Dotted among all the thousands of Common Spotted orchids were a few smaller and distinctly different orchids. They were Fragrant orchids - even though I could not detect any smell, they have the long tails to the flowers and have no strong spots.
I was pleased to also see some Common Blue butterflies flying around, the male blue butterfly is particularly striking against the yellow flower of bird's foot trefoil. The Down had all the plants you would expect on undisturbed chalk download: Milkwort, Fairy Flax, Scabious, Cowslips, Ladies bedstraw.
This is a general view to give a flavour of the area - very much a patchwork of trees and fields among the downs.
My path west led me towards Fosbury hillfort - a very impressive ancient monument. On the way I had to pass this bunch of energetic and inquisitive bullocks.

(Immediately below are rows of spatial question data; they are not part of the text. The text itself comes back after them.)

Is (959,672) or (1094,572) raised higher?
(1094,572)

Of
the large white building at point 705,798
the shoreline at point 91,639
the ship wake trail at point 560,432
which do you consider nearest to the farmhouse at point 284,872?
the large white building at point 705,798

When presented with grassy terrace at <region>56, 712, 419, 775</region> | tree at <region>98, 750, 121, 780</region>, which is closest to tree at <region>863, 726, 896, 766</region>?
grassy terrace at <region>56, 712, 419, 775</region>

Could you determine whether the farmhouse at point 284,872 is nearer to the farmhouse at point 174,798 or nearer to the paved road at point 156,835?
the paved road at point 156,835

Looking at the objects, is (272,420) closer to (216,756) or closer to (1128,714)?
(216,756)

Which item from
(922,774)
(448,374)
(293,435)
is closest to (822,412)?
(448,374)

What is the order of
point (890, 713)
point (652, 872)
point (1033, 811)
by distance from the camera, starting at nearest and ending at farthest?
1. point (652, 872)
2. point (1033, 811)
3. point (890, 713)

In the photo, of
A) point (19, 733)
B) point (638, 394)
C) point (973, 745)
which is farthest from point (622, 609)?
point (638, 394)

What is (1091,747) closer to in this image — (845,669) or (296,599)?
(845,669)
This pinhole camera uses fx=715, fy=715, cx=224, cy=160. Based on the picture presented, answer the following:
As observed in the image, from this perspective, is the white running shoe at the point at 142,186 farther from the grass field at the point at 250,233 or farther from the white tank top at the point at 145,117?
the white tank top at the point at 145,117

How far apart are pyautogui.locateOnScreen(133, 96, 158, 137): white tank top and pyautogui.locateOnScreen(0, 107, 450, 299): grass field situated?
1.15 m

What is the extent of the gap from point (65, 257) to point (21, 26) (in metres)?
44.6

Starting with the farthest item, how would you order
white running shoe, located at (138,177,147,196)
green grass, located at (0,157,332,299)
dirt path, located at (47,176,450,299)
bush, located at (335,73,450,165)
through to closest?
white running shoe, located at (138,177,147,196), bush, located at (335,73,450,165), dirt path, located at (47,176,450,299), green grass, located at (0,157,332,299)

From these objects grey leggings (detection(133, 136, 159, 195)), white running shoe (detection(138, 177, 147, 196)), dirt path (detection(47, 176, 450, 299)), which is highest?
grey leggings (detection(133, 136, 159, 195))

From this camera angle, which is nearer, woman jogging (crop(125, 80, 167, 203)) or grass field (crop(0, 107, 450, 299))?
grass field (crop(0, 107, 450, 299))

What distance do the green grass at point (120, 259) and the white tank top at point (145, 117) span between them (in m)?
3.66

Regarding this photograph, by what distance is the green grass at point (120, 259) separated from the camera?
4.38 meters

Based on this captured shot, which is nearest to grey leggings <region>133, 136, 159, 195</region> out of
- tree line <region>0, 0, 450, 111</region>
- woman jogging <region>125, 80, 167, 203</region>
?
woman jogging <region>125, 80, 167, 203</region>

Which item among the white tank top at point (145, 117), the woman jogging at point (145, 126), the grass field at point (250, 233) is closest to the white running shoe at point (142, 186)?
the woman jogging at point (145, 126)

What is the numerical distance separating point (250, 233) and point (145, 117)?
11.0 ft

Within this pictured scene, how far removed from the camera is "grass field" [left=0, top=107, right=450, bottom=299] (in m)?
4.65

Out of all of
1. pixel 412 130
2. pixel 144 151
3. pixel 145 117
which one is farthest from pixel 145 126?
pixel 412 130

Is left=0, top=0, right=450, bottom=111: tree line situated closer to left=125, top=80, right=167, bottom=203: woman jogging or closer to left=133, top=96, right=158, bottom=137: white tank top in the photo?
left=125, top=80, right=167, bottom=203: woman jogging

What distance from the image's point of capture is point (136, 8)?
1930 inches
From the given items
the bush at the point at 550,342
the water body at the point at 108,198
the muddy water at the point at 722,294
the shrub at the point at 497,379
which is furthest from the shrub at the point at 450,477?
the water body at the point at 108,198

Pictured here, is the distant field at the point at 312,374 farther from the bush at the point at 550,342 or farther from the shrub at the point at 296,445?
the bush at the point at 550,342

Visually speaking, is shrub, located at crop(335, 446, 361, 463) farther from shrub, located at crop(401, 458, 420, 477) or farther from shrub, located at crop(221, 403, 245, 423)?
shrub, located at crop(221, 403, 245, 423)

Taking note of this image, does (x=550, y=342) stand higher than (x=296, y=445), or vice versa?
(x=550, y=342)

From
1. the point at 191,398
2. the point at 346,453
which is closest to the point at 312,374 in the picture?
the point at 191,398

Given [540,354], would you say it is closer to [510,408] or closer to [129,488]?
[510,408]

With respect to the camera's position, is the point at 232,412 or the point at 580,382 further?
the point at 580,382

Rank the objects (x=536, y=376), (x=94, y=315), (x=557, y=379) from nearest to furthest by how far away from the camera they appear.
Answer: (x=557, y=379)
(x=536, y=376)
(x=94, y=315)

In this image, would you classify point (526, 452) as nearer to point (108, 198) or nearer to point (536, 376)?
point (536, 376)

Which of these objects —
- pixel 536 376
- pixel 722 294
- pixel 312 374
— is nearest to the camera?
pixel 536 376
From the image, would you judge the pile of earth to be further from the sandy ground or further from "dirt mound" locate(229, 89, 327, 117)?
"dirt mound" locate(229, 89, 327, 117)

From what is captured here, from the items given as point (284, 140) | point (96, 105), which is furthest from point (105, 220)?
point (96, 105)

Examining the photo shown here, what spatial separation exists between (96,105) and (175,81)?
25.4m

Another object of the walk was to explore an 'Open Access' area fringing the hill-fort on the steep ground. Unfortunately the one shower of the day came over at this time so I decided to leave it until another time. However the area does look promising with thyme on ant hills and lots of rock rose. By the path was a single Crosswort plant.

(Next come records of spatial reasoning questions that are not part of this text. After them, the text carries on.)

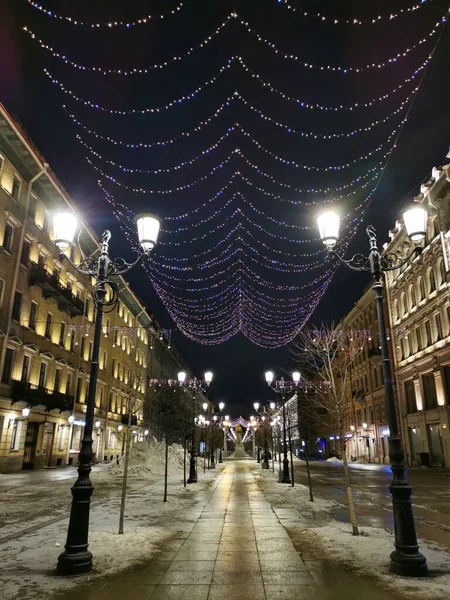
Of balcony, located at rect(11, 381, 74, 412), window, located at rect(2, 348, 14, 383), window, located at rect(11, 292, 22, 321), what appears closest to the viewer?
window, located at rect(2, 348, 14, 383)

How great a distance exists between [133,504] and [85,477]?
809 centimetres

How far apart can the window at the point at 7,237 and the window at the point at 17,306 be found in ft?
9.88

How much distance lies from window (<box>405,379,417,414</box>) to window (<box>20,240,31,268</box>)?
31.7 metres

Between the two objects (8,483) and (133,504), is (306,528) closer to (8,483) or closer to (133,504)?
(133,504)

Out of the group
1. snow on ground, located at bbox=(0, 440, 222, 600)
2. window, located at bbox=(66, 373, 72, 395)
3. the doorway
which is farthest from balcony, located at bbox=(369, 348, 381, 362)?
snow on ground, located at bbox=(0, 440, 222, 600)

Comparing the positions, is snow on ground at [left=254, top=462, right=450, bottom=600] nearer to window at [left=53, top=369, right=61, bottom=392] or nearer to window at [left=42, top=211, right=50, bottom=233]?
window at [left=53, top=369, right=61, bottom=392]

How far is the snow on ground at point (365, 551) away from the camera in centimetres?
605

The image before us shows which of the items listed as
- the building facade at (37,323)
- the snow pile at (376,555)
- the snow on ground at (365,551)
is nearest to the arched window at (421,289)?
the building facade at (37,323)

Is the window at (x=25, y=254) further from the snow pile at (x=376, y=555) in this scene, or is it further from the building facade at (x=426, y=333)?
the snow pile at (x=376, y=555)

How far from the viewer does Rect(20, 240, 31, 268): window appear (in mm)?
29091

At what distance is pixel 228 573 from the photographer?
673 cm

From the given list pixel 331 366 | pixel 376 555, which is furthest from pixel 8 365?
pixel 376 555

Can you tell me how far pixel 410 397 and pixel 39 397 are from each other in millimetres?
30090

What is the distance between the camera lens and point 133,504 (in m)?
14.5
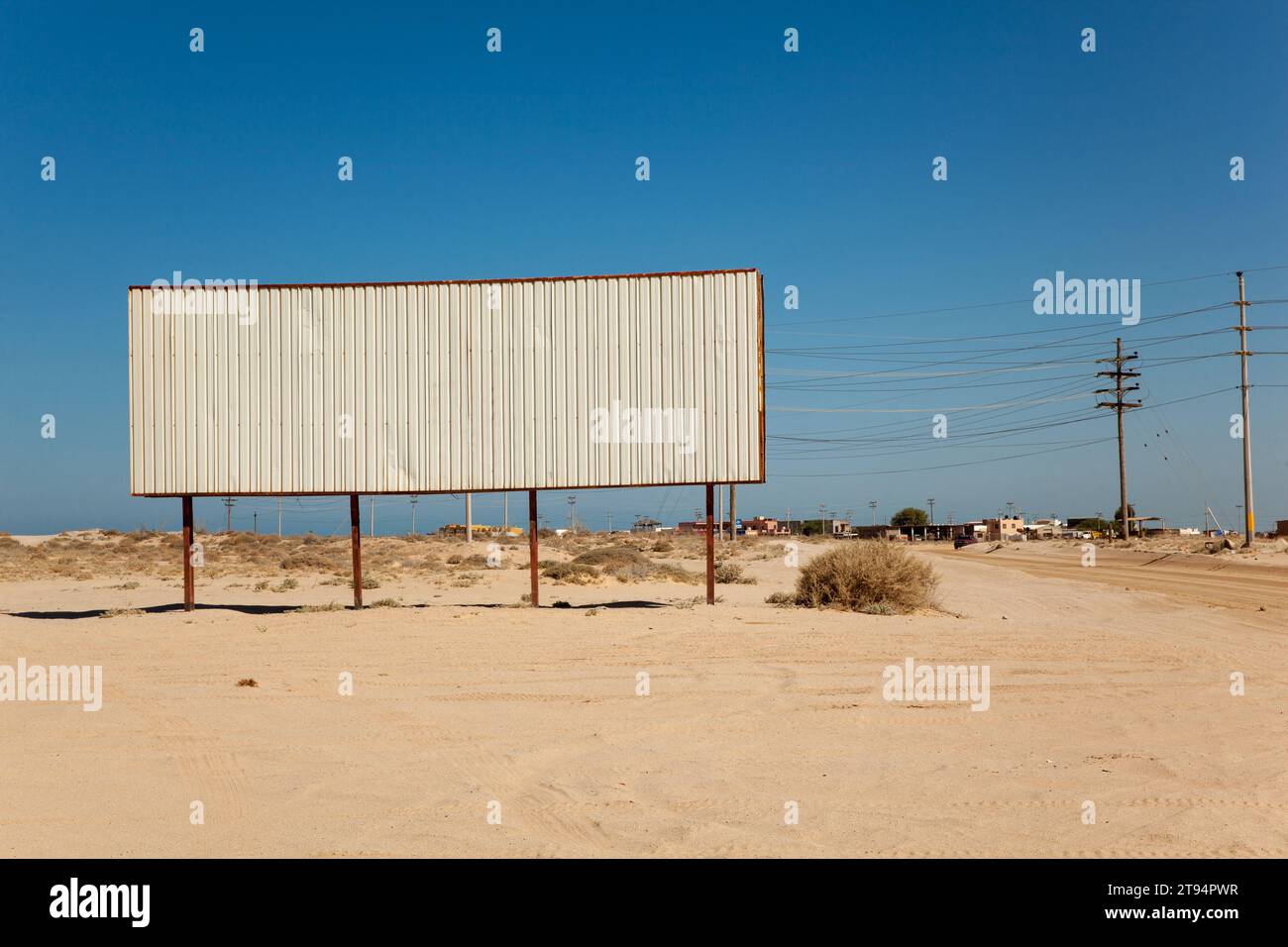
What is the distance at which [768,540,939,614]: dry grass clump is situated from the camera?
1717 cm

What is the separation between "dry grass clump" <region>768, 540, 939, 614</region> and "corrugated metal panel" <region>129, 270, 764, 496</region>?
3.05 metres

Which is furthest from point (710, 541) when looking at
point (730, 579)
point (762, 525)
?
point (762, 525)

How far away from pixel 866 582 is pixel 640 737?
10339 millimetres

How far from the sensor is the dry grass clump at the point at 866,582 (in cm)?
1717

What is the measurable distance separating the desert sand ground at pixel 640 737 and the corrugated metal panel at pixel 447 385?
249cm

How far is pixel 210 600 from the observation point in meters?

Close by a striking five spot Burnet moth was feeding on Bird's foot Trefoil. There are six spot, five spot as well as Narrow-bordered five spots - this one seems to have 4.1 spots! The antennae have an unusual dark blue hue.
Walking down the attractive path took me to the farm at Hippenscombe Bottom. I then followed along the track that follows a sinuous path along the valley bottom. You can appreciate why the Romans decided to divert their normally straight roads to avoid having to cross this deep valley (I have a map demonstrating this on this page).
On these walks I like to explore some new areas - rarely repeating a previous itinerary so I can harbour the hope of unexpected delights. I was not disappointed on this walk. When the track along the bottom started reaching higher and less productive ground the farmer had left a whole large field to wild-flowers. I can see from Google Earth that it has been fairly recently cultivated but now was a really impressive meadow. The dominant plant was buttercups but the area had hundreds of large nodding thistles (Carduus nutans). Nearly every plant had bees on the flowers. Often more than one!
This flower had four bees on it - and four different species. It underlines the importance of bumblebees rather than honey bees and it seems that bumblebees that are most affected by neonicotinoids.
I was not quite alone in the valley, a roe deer was keeping an eye on me in the distance before it flounced off. I saw no other walkers all day.
The warmth trapped by the valley made it an attractive location for butterflies, I was delighted to see a flash of bright yellow and then stalked the butterfly responsible. Unfortunately they always sit with closed wings, but you can see the hints of yellow on this female Clouded Yellow (Colias croceus). They are summer migrants, helped over the channel in warm southerly winds. Unfortunately, although they try, they are not hardy enough to survive our winters.
Along the track taking me back towards Tidcombe there were one or two more butterflies. In particular a Small Tortoiseshell - one of the first in this year's first brood.
I could have posted more butterfly photographs. In my last walks at Sparsholt and Bramshill I had lamented the low numbers and poor variety. I saw on this walk: Common Blue, Large Skipper, Speckled Wood, Marbled White, Meadow Brown, Small Tortoiseshell, Clouded Yellow, Ringlet and Small Heath. Not bad as it was fairly cool and windy.
The track affords a fine view over the green and pleasant land.
Finally just a sweet little flower - a Cut-leaved Cranesbill (Geranium dissectum).